His physio alerted him to a potential problem and after X-rays it was revealed that surgeons who originally pinned the femur in Spain didn’t attach two screws that fix the pin to the knee.

McWilliams was told while the bone would have eventually healed, it could have put his riding career in jeopardy.

All this came just weeks after the British rider was celebrating a dramatic return to MotoGP with the new Ilmor squad.

Now undergoing daily physiotherapy and daily visits to the gym to build strength in his left leg, McWilliams is certain he will be able to line-up at the Qatar test, which gets underway on February 13, 2007.

He will see surgeons in Belfast on February 6, where it expected he is to given clearance to join team-mate Andrew Pitt in Doha after an intensive rehabilitation.

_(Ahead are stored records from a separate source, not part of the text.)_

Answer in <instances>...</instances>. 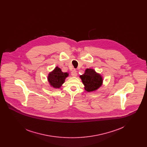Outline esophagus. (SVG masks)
<instances>
[{"instance_id":"obj_1","label":"esophagus","mask_w":147,"mask_h":147,"mask_svg":"<svg viewBox=\"0 0 147 147\" xmlns=\"http://www.w3.org/2000/svg\"><path fill=\"white\" fill-rule=\"evenodd\" d=\"M71 76L72 77H76L77 76V72L76 70H73L71 71Z\"/></svg>"}]
</instances>
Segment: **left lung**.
<instances>
[{
    "mask_svg": "<svg viewBox=\"0 0 147 147\" xmlns=\"http://www.w3.org/2000/svg\"><path fill=\"white\" fill-rule=\"evenodd\" d=\"M80 78L84 85V89L88 92L96 91L101 86L103 83V78L93 69H86Z\"/></svg>",
    "mask_w": 147,
    "mask_h": 147,
    "instance_id": "1",
    "label": "left lung"
}]
</instances>
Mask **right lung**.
Here are the masks:
<instances>
[{"label":"right lung","mask_w":147,"mask_h":147,"mask_svg":"<svg viewBox=\"0 0 147 147\" xmlns=\"http://www.w3.org/2000/svg\"><path fill=\"white\" fill-rule=\"evenodd\" d=\"M69 76L68 73H64L58 67L49 72L47 80L51 86L55 89H59L64 83L67 77Z\"/></svg>","instance_id":"right-lung-1"}]
</instances>
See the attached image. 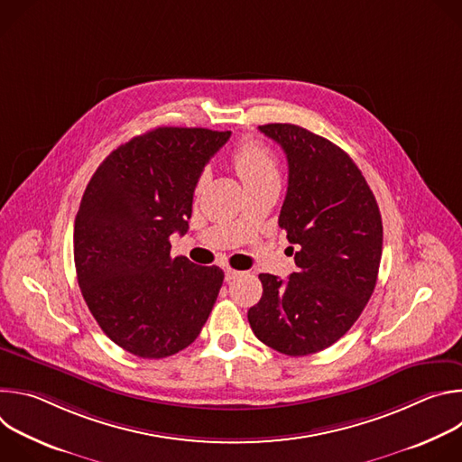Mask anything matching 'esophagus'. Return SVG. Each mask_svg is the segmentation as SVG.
Wrapping results in <instances>:
<instances>
[{"mask_svg":"<svg viewBox=\"0 0 462 462\" xmlns=\"http://www.w3.org/2000/svg\"><path fill=\"white\" fill-rule=\"evenodd\" d=\"M239 276H243V273H239V271H234V269H226V271H225V280H226V282L237 280Z\"/></svg>","mask_w":462,"mask_h":462,"instance_id":"esophagus-1","label":"esophagus"}]
</instances>
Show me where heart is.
Returning <instances> with one entry per match:
<instances>
[{
    "mask_svg": "<svg viewBox=\"0 0 462 462\" xmlns=\"http://www.w3.org/2000/svg\"><path fill=\"white\" fill-rule=\"evenodd\" d=\"M232 164L245 186L280 180V166L274 153L255 139H245L234 148Z\"/></svg>",
    "mask_w": 462,
    "mask_h": 462,
    "instance_id": "b5f03b06",
    "label": "heart"
}]
</instances>
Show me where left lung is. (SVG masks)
<instances>
[{"label":"left lung","mask_w":462,"mask_h":462,"mask_svg":"<svg viewBox=\"0 0 462 462\" xmlns=\"http://www.w3.org/2000/svg\"><path fill=\"white\" fill-rule=\"evenodd\" d=\"M289 162L280 212L298 273L287 282L259 274L261 300L248 321L257 340L305 356L338 342L367 305L382 257V217L353 159L337 144L294 124L259 125Z\"/></svg>","instance_id":"8db88e82"}]
</instances>
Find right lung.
Here are the masks:
<instances>
[{
  "label": "right lung",
  "instance_id": "1",
  "mask_svg": "<svg viewBox=\"0 0 462 462\" xmlns=\"http://www.w3.org/2000/svg\"><path fill=\"white\" fill-rule=\"evenodd\" d=\"M230 131L155 127L111 152L75 219L82 296L107 338L141 358H166L199 337L223 285L219 267L171 257L188 230L193 189Z\"/></svg>",
  "mask_w": 462,
  "mask_h": 462
}]
</instances>
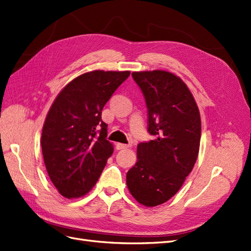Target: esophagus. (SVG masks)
<instances>
[{"instance_id": "obj_1", "label": "esophagus", "mask_w": 251, "mask_h": 251, "mask_svg": "<svg viewBox=\"0 0 251 251\" xmlns=\"http://www.w3.org/2000/svg\"><path fill=\"white\" fill-rule=\"evenodd\" d=\"M130 147V145H125V144H117V149L118 150H123L127 149V148Z\"/></svg>"}]
</instances>
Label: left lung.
I'll return each instance as SVG.
<instances>
[{"label":"left lung","mask_w":251,"mask_h":251,"mask_svg":"<svg viewBox=\"0 0 251 251\" xmlns=\"http://www.w3.org/2000/svg\"><path fill=\"white\" fill-rule=\"evenodd\" d=\"M148 107L154 140L137 145V161L126 175L131 196L146 207L168 201L196 164L201 142L200 110L179 76L163 71L132 72Z\"/></svg>","instance_id":"8db88e82"}]
</instances>
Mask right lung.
<instances>
[{"instance_id": "1", "label": "right lung", "mask_w": 251, "mask_h": 251, "mask_svg": "<svg viewBox=\"0 0 251 251\" xmlns=\"http://www.w3.org/2000/svg\"><path fill=\"white\" fill-rule=\"evenodd\" d=\"M129 75L130 71L83 73L52 102L42 128L41 148L50 179L66 199L87 194L113 154L101 113Z\"/></svg>"}]
</instances>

McWilliams said: “I’m really positive and am already stationary cycling and at the moment there should be no problems with me making the Qatar test. 

“That was always my target and nothing has changed despite the re-op. The femur takes eight to ten weeks to heal properly, and six weeks before that healing process really starts.

“I had the problems after three weeks so the bone wasn’t really at the stage where it was healing. I didn’t need to have it re-broken.  

“Basically the pin is fixed to the hip by one screw and the knee by two screws. 

“But there were no screws at all fixing the pin to the knee so it started moving.

“That was causing my foot to rotate so I wouldn’t have been able to change gear. I first noticed it when I was lying on my back and my foot was flat on the bed. 

“And I’d wake up with a strange sensation in the leg. It would have healed but I’d have had one leg shorter than the other and my left foot would have been sticking out.”